:: Given records
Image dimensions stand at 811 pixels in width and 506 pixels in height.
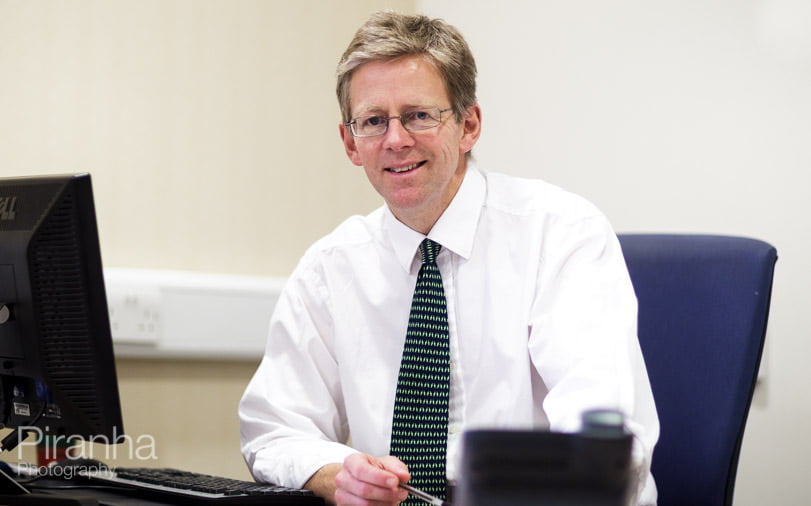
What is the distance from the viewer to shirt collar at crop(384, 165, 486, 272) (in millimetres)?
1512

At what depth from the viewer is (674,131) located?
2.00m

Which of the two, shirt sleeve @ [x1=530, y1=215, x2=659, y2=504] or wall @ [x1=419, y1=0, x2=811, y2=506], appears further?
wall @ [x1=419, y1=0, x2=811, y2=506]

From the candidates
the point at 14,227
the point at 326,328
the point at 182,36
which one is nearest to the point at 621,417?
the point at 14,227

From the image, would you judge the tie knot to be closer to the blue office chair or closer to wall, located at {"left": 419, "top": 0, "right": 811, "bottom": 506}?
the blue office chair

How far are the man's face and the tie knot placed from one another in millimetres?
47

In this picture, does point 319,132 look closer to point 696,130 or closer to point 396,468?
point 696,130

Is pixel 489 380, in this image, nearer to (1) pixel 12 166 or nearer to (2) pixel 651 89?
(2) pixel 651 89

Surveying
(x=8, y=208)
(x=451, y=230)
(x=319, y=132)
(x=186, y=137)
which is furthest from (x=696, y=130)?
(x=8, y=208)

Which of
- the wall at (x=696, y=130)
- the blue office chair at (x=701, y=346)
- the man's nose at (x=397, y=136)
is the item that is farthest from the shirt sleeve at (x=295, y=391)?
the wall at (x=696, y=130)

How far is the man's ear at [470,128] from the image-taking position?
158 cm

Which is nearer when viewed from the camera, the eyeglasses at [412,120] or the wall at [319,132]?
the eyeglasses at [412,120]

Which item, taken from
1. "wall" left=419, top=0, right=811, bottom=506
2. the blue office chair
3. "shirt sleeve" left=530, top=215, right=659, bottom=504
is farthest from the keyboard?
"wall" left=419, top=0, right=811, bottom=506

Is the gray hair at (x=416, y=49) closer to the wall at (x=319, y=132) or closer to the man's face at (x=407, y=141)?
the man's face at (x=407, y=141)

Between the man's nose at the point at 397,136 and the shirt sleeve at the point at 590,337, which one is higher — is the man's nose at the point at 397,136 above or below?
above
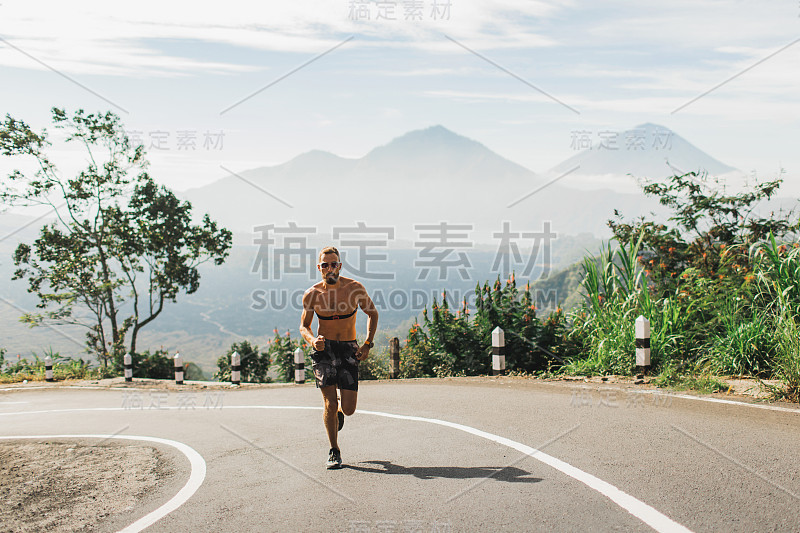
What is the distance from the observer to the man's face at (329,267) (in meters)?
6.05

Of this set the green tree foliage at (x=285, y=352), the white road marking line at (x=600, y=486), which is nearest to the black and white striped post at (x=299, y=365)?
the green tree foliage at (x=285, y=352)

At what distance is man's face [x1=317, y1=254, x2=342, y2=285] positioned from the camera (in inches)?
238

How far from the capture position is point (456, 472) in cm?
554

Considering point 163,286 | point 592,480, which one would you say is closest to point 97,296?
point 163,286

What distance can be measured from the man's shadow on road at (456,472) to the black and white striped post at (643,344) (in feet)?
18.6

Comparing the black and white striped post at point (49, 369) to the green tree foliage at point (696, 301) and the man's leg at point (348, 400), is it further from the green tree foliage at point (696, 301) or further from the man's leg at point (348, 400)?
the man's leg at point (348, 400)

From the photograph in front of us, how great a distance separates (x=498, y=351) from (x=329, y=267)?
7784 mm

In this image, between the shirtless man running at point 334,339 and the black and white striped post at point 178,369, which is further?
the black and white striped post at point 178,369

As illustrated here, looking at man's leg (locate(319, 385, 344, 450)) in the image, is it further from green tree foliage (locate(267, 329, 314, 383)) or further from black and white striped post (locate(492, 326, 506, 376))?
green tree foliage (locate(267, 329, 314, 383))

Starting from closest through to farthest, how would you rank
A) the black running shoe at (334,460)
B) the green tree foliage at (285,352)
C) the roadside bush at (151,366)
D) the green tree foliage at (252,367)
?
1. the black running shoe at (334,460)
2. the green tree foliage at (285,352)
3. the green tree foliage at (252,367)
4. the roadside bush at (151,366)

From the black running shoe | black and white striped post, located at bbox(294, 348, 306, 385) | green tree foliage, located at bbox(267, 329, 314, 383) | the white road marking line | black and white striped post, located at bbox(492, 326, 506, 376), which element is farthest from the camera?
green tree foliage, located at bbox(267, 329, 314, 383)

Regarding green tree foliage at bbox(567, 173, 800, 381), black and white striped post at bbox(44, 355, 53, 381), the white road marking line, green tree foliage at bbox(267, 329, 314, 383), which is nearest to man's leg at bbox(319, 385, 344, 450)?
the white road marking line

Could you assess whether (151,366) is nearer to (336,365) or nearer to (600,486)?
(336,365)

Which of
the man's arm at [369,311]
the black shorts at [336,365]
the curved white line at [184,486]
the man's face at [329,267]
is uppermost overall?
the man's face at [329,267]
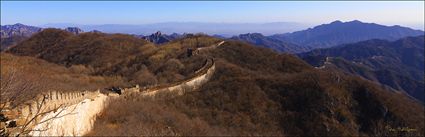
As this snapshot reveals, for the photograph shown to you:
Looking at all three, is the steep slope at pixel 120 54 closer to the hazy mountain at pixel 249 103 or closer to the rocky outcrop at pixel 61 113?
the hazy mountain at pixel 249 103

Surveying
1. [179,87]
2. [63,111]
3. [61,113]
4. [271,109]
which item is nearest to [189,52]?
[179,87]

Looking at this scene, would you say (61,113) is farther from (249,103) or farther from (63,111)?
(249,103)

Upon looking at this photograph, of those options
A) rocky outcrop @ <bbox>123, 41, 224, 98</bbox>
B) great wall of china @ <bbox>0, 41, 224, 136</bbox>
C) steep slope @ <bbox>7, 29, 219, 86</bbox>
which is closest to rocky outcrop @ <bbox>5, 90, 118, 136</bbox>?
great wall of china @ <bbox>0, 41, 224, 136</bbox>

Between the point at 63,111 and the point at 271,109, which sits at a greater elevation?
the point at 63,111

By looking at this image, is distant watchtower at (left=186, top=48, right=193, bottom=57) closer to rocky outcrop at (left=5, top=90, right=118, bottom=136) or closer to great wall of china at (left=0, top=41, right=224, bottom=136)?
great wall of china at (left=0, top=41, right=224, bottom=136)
::::
:: Given records
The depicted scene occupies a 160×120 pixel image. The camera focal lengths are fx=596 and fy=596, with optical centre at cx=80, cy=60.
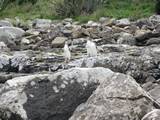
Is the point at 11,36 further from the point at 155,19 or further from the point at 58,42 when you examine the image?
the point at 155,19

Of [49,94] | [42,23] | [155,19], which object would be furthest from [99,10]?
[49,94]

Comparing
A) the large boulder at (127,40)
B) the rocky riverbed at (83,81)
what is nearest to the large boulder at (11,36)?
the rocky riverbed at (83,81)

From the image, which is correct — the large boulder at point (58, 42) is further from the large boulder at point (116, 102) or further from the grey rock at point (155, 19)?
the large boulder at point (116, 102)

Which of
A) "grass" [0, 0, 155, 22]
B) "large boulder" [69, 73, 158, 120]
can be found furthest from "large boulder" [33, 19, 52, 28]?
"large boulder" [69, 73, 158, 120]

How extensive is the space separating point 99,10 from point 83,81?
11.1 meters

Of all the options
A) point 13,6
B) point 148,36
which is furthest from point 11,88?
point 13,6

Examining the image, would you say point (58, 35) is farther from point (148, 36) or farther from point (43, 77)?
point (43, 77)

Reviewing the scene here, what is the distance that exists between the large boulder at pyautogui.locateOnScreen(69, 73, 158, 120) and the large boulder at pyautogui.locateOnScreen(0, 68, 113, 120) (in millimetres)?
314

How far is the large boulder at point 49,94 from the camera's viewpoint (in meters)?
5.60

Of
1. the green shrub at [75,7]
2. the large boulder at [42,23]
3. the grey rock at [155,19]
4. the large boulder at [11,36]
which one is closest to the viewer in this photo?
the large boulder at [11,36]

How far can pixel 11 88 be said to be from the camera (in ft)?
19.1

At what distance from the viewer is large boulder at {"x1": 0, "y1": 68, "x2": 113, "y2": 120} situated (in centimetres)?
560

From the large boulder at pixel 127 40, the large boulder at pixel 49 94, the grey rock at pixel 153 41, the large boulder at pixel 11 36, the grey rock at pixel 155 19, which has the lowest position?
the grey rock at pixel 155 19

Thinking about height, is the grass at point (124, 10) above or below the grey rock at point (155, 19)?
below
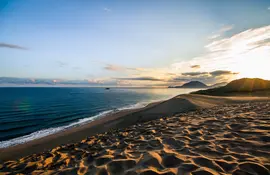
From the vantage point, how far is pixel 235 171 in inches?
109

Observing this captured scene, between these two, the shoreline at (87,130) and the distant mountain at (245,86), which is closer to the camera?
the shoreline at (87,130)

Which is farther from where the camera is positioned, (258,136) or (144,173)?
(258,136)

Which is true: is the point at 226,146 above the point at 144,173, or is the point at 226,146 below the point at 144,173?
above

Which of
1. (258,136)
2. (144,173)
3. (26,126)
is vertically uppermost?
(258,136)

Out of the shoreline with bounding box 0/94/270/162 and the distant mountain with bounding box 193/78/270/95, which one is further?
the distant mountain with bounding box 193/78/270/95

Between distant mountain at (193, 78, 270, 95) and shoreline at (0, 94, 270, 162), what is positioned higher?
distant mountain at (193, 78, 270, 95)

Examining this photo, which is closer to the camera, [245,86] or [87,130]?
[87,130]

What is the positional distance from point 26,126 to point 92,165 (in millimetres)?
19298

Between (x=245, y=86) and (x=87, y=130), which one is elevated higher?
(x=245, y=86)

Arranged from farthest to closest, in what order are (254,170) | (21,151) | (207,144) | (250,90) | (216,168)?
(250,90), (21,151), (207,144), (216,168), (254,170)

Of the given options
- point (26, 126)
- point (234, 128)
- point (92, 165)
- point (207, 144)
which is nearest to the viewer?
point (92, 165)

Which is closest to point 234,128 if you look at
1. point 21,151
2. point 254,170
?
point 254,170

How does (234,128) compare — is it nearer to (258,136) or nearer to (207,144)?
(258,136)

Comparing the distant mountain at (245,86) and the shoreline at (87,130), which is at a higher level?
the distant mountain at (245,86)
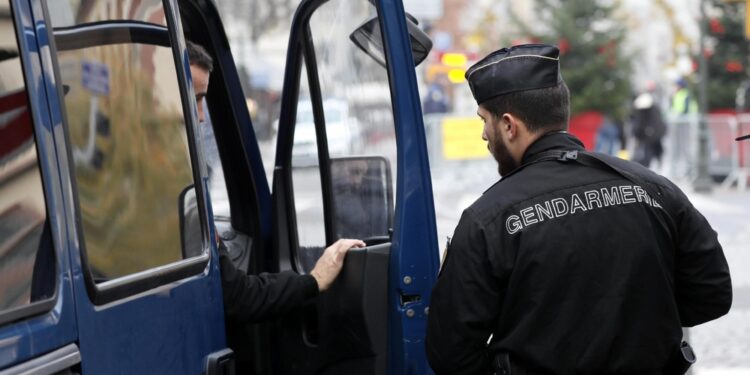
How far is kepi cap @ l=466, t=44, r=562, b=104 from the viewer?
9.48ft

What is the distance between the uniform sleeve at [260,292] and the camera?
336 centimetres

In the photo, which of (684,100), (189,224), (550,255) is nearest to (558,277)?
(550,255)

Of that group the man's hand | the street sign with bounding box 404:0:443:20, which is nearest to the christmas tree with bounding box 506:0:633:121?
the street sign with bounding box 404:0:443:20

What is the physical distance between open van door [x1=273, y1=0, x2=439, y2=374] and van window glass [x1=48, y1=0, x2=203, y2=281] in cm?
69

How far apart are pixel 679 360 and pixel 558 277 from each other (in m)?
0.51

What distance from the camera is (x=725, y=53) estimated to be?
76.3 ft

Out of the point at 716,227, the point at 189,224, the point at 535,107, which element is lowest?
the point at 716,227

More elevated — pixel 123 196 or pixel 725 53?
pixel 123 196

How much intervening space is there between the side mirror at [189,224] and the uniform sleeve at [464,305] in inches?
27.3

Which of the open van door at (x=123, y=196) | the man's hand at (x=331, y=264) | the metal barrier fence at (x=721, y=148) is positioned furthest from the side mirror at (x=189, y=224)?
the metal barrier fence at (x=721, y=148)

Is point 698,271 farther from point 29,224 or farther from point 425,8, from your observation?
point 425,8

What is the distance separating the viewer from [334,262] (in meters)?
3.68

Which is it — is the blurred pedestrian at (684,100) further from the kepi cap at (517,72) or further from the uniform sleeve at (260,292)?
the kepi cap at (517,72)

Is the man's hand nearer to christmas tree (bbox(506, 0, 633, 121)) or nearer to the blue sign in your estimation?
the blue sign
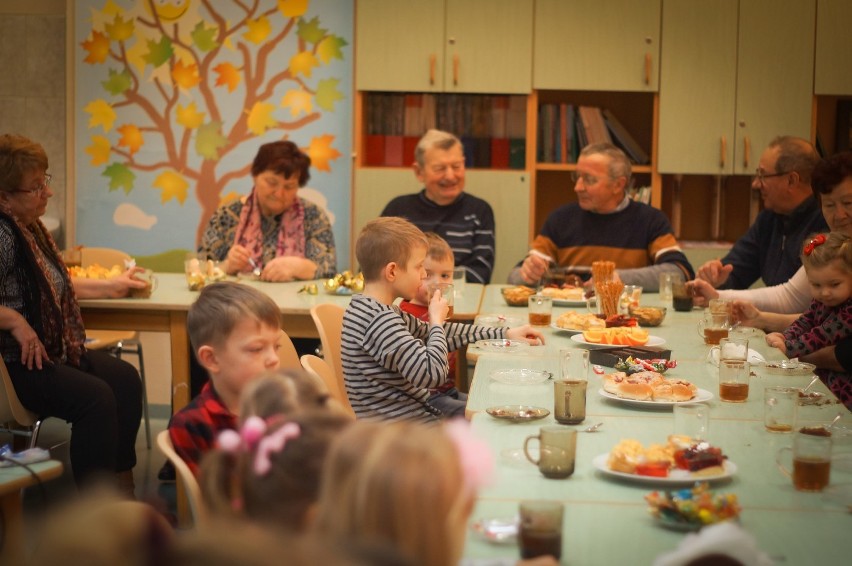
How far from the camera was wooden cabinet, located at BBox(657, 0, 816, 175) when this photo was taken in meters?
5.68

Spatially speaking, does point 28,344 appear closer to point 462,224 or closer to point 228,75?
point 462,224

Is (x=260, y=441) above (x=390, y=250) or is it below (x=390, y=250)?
::::
:: Given records
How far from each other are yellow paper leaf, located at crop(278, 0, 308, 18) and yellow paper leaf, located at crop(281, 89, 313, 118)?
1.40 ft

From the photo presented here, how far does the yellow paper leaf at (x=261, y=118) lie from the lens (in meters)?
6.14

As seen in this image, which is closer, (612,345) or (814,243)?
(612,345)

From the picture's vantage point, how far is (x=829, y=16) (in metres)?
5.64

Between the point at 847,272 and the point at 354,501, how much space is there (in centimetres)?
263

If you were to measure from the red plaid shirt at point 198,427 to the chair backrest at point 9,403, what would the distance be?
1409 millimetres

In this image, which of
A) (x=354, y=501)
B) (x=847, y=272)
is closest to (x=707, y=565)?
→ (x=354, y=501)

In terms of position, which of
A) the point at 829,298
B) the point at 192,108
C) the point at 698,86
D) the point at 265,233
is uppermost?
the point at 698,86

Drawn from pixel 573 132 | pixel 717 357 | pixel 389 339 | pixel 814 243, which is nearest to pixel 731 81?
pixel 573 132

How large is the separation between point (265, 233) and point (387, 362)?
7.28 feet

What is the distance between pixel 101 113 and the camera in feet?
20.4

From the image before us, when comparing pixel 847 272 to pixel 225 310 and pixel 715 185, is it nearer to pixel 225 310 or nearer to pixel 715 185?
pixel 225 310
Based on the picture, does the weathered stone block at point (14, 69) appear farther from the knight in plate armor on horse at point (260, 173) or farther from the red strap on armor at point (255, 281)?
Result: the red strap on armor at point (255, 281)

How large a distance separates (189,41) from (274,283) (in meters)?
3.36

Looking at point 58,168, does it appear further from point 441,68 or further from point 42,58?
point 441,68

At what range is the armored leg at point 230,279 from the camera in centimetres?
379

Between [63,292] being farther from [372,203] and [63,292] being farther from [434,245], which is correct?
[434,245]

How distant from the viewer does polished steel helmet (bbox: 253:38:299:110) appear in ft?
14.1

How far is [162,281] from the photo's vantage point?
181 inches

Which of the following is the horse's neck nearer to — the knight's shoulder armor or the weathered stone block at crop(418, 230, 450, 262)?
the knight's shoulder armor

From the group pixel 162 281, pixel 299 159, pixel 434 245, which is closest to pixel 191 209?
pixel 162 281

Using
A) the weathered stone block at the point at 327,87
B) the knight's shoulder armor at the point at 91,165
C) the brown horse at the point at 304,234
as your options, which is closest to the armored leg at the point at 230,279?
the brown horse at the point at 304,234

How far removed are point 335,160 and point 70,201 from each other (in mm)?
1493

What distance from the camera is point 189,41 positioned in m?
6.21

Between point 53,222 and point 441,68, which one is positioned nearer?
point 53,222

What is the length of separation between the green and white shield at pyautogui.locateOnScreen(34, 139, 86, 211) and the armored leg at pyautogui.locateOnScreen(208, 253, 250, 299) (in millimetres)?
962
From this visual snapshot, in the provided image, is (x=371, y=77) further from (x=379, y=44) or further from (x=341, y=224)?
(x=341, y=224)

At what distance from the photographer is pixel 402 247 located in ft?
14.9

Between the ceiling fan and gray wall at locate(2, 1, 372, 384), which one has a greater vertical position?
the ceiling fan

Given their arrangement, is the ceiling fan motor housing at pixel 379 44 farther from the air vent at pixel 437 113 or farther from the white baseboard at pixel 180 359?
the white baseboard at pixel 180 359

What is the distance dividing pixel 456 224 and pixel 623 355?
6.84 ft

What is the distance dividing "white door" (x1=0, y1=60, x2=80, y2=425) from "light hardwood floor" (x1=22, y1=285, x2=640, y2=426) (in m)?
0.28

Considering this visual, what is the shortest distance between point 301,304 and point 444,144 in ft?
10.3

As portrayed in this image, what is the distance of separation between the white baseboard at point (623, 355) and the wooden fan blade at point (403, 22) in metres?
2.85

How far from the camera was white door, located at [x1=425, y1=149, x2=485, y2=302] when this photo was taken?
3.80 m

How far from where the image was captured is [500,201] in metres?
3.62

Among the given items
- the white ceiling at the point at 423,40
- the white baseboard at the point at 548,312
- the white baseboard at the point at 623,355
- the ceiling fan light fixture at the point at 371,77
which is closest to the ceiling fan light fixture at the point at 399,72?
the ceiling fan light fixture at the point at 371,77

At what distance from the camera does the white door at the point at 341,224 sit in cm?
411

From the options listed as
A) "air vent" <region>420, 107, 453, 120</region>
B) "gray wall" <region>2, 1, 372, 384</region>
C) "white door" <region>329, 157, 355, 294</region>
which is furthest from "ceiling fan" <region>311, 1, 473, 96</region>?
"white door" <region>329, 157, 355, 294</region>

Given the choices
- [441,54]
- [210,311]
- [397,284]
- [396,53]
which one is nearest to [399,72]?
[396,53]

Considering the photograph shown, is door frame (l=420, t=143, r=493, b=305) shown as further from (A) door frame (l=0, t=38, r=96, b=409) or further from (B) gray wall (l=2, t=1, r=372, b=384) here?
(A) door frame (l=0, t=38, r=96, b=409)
::::
Set problem>
Pull out each line in the items above that includes the word "space".

Answer to the task>
How extensive is the space separating point 99,10 from point 83,81?
How much intervening space is there between the side mirror at [189,224] and the uniform sleeve at [464,305] in inches?
Between the point at 847,272 and the point at 354,501, how much space is there (in centimetres)?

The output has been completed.